When they are ready for takeoff, one finds there is always time for a little banter, and the discovery that one of your favorite lesbian witches is also a bit of a geek:

 

Finally they were the last remaining. They stood next to Professor Sladen, whose gaze shifted from her tablet to the students and back. “You excited, Emma?”

Emma almost bounced on her tip-toes. “Yes, Ma’am.”

“And what about you, Kerry?”

“You know it—” A lop sided grin formed. “Savage.”

Erywin snorted. “I knew you’d recognize my call sign.”

He pointed at her jacket patch. “And your little tin doggie, too.”

“Smart arse.” She tapped her display twice. “By the way, your team call sign is Myfanwy.” She raised her right eyebrow. “You know that one as well?”

Kerry looked off into the distance, his half-grin now a full one. “I promise not to fly off to The Hub.”

Emma was completely lost. “I have no idea what you guys are talking about.”

“English geekness, my dear.” She check her display. “Hover and mount; HUDs up.”

 

For the information of people who don’t know better, in that short passage was seen the reference of two well-known Companions from Doctor Who, and a certain pteranodon from Torchwood.  It helped that Kerry recognized Professor Sladen’s jacket patch, because geek.

And with that–

 

Erywin snapped her right arm forward. “Launch.”

They were off the line and rising quickly. Kerry saw the dim outline of a flight route in his HUD. “I have the course.”

“I see it.” Emma quickly glanced over to her wingmate as they banked left. “I’ll watch speed, you watch altitude.”

“Got it.” They climbed quickly and silently into the sky, the air cold against the exposed skin of their faces. Kerry kept the flight line between them, and noticed as soon as they were next seventy meters the color changed subtly from a light white to a pale yellow. “Okay, we’re here.”

“Roger.” Emma quickly scanned her HUD. “We’re right on target for speed. Call it in.”

“Roger.” He lower his gaze towards the ground as he contacted flight control. “Carrier, this is Myfanwy. We’re on the Low Road: altitude seventy meters; speed forty kph. Over.”

The response was almost immediate. “Roger, Myfanwy. We see you on the Low Road. Maintain current altitude and speed. Over and out.”

Emma turned and smiled at Kerry. “Here we are.”

“Yep.” He shot her a quick smile, then turned back to watching the land close to the outer wall slowly slip behind them. “Here we are.”

 

And there you are:  the chapter is complete.  Preparations are over; now we wait.

 

Cheer up, Kerry.  You don't have much to do now except go rest in a few hours.

Which are the actual chapter names.  Cheer up, Kerry. You don’t have much to do now except go rest in a few hours.

→ **Record list**:
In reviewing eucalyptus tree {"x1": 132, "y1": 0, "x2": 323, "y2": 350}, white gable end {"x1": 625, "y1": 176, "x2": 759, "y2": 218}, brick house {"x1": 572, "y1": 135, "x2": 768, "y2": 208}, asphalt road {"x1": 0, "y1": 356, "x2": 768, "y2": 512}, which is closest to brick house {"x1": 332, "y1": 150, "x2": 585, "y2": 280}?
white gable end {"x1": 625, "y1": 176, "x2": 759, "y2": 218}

* * *

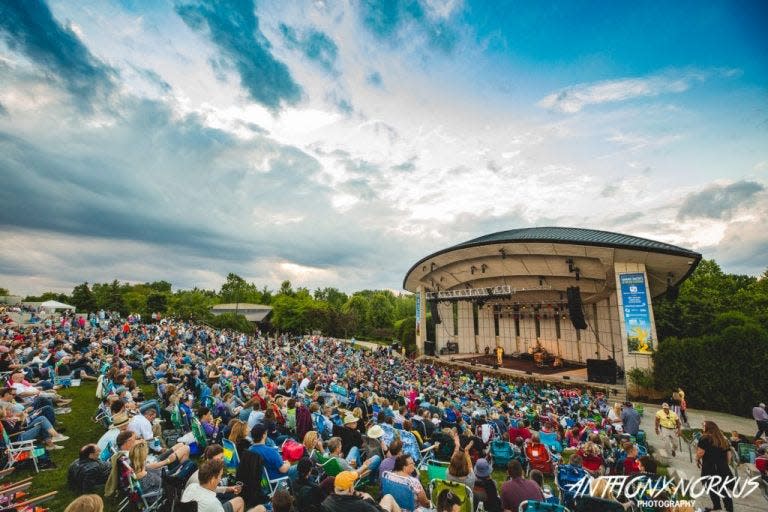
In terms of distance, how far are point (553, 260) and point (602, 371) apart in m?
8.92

→ **Directions**:
Answer these about the flight passage:
(a) What team call sign does Professor Sladen give Kerry and Emma?
(b) What altitude and speed does Kerry report to flight control?
(c) Which two shows does the commentary say the short passage references?
The items aren't needed here.

→ **Result below**:
(a) Myfanwy
(b) Seventy meters altitude and forty kph
(c) Doctor Who and Torchwood